# WHAT IS REQUIRED
Can you copy, word for word, the part of the UK fiancé visa thread below that falls between "I believe he" and "count as unspent?", inclusive?
=== SOURCE PASSAGE ===
# UK fiance visa - criminal record?



## skhan86 (Mar 10, 2013)

Hi all,

Me and my Fiance are applying for a visa for him to come to the UK, he is originally from the US and we had a few questions we were hoping you could help with..

A few months ago he got pulled over for drink driving (he hugely regrets it and will never do this again!). He spent the night in a cell and went through the courts. The courts knocked the conviction down to a violation and he was ordered to do community service and attend a few courses. My questions:

1. As this is not a criminal conviction should we declare it on the application?
2. He is still completing his community service, this should be done by April, should we wait until this has been completed to submit the application?

Any help would be greatly appreciated.

Many thanks,
Saira


----------



## AmyD (Jan 12, 2013)

1. You must declare it.

2. He will have to wait for a period of time (I believe it is a year or three years) after the sentence ends until he can enter, depending on the severity of the crime.

Edited to add: http://www.ukba.homeoffice.gov.uk/britishcitizenship/eligibility/goodcharacter/ It says: _If you have been convicted of a criminal offence and the spent period has not passed you must include details of the conviction on your application form. If the conviction is unspent at the time of your application, it is unlikely that your application will be successful._

I believe he will still be within the rehabilitation period, but you can look that up to be sure.


----------



## skhan86 (Mar 10, 2013)

Hi Amy,

Thanks for the reply. Even if he wasn't convicted and it was knocked to a traffic violation would this still count as unspent?

thanks,
Saira


----------



## AmyD (Jan 12, 2013)

Hi, 

I'm not sure what you mean he wasn't convicted. He had to be convicted to get community service, wouldn't he? Any traffic violation, unless it was a fixed penalty case, like a speeding ticket or a parking ticket, it has to be declared. Drunk driving is treated seriously here in the US and I'm *positive* there is a record of it. No matter what, he has to declare it. Don't attempt to keep anything from the UKBA. If they find out about it and you didn't disclose it, you'll have used deception which can lead to a ten year ban.

As for it being unspent, does he have probation? And if so, how long is it?
=== DATA SEGMENT ===
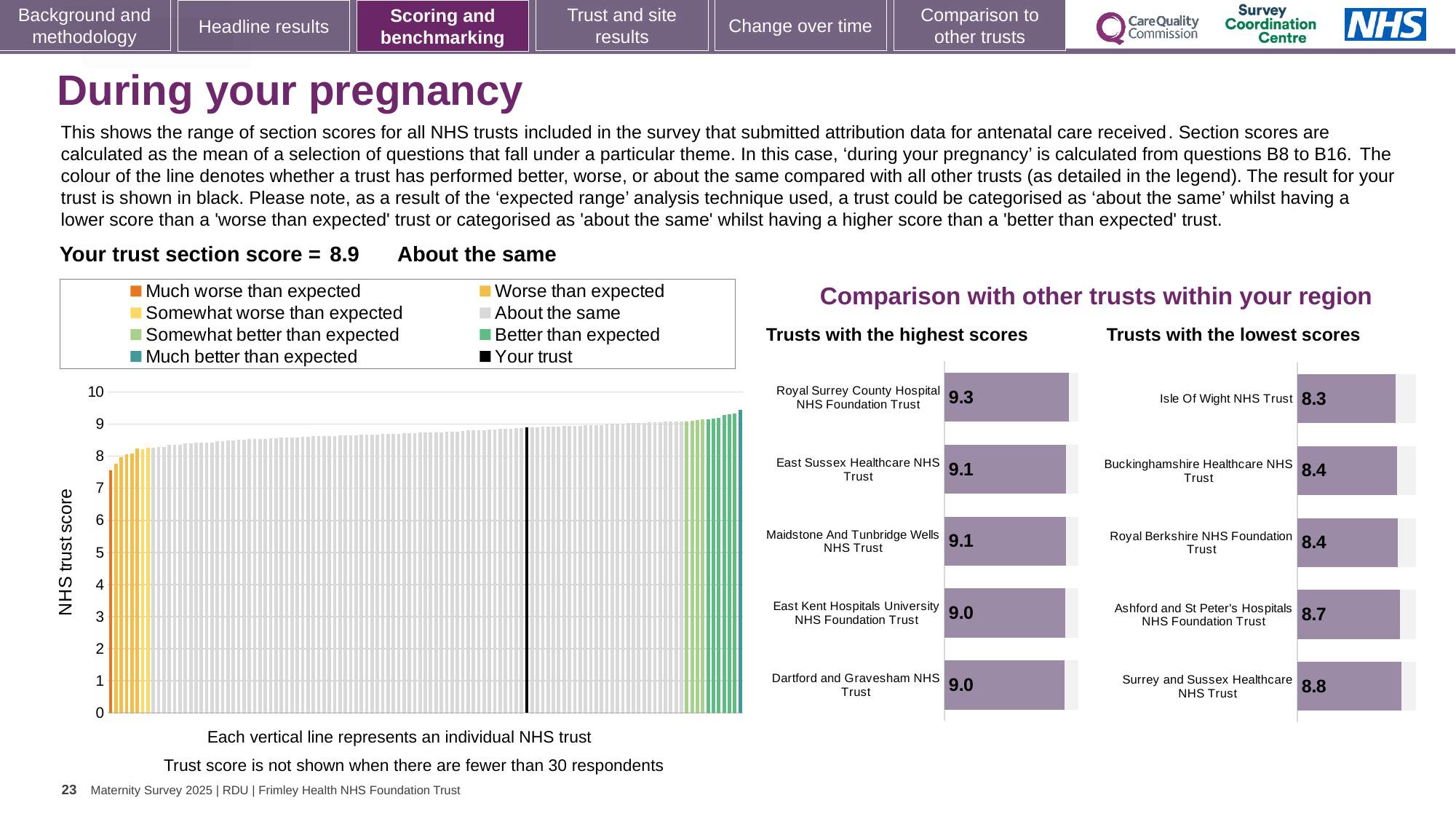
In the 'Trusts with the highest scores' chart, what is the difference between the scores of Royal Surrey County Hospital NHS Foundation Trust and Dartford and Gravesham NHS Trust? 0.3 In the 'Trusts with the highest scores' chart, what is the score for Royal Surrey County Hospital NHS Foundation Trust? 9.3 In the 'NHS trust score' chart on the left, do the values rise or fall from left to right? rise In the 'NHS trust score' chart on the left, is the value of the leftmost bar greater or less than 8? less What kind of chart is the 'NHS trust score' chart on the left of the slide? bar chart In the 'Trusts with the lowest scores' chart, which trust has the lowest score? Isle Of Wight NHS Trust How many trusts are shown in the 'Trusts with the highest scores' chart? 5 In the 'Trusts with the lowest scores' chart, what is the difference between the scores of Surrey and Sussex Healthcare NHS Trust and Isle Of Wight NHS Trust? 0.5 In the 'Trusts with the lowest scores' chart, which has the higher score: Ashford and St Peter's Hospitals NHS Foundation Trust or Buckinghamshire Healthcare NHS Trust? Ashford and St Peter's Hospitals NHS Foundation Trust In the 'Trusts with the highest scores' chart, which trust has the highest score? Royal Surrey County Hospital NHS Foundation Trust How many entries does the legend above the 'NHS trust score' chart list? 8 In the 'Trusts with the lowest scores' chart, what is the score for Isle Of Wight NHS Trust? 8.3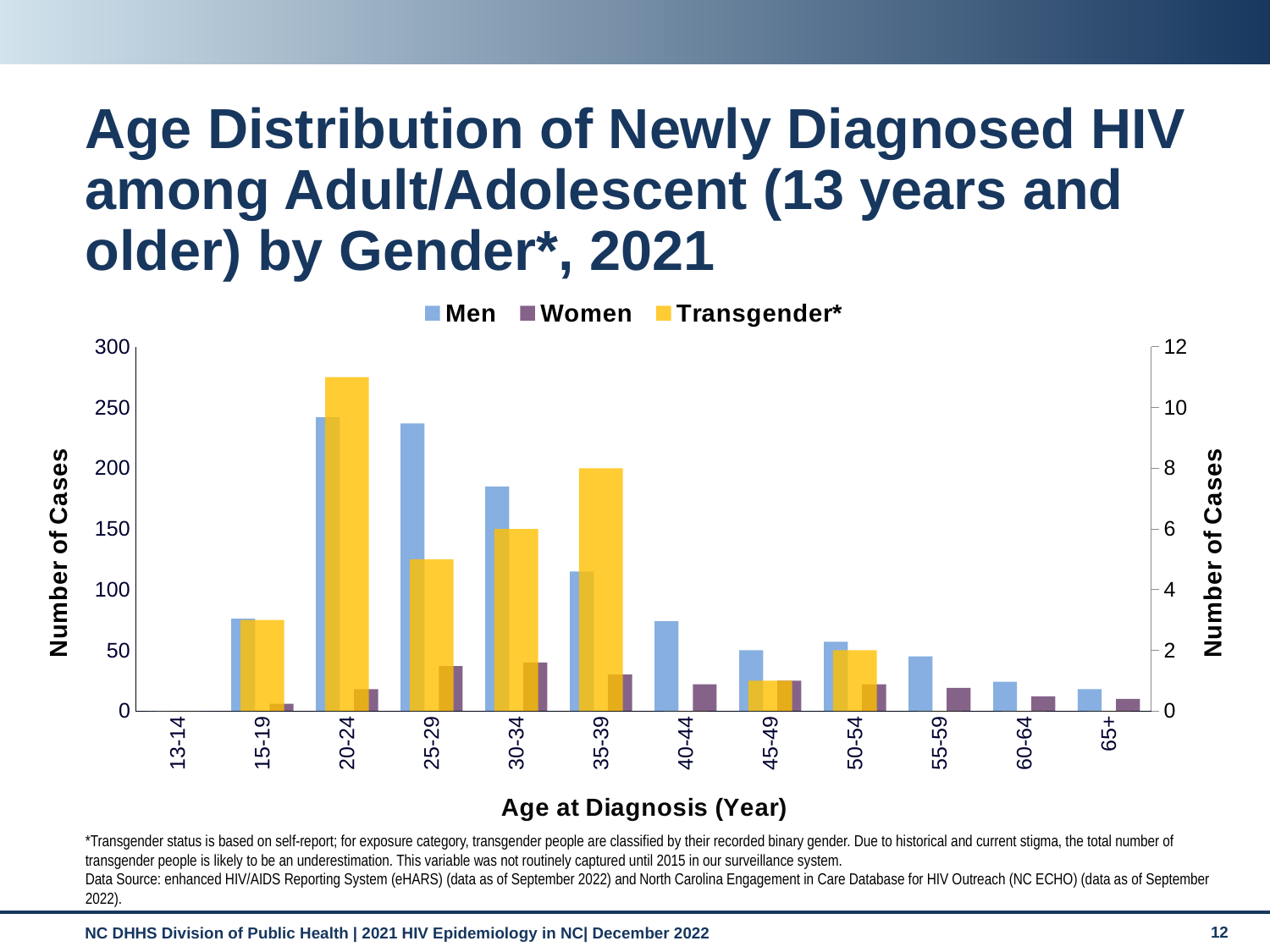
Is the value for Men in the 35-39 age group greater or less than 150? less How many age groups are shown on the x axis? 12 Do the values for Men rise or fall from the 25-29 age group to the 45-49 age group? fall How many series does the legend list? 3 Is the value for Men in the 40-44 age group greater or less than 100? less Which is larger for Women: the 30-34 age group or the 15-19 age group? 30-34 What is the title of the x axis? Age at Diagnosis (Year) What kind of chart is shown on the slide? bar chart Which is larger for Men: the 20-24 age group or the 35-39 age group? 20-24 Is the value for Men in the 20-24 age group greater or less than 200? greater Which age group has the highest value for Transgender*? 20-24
===
# ANSWER FOR THE TASK
I believe he will still be within the rehabilitation period, but you can look that up to be sure.


----------



## skhan86 (Mar 10, 2013)

Hi Amy,

Thanks for the reply. Even if he wasn't convicted and it was knocked to a traffic violation would this still count as unspent?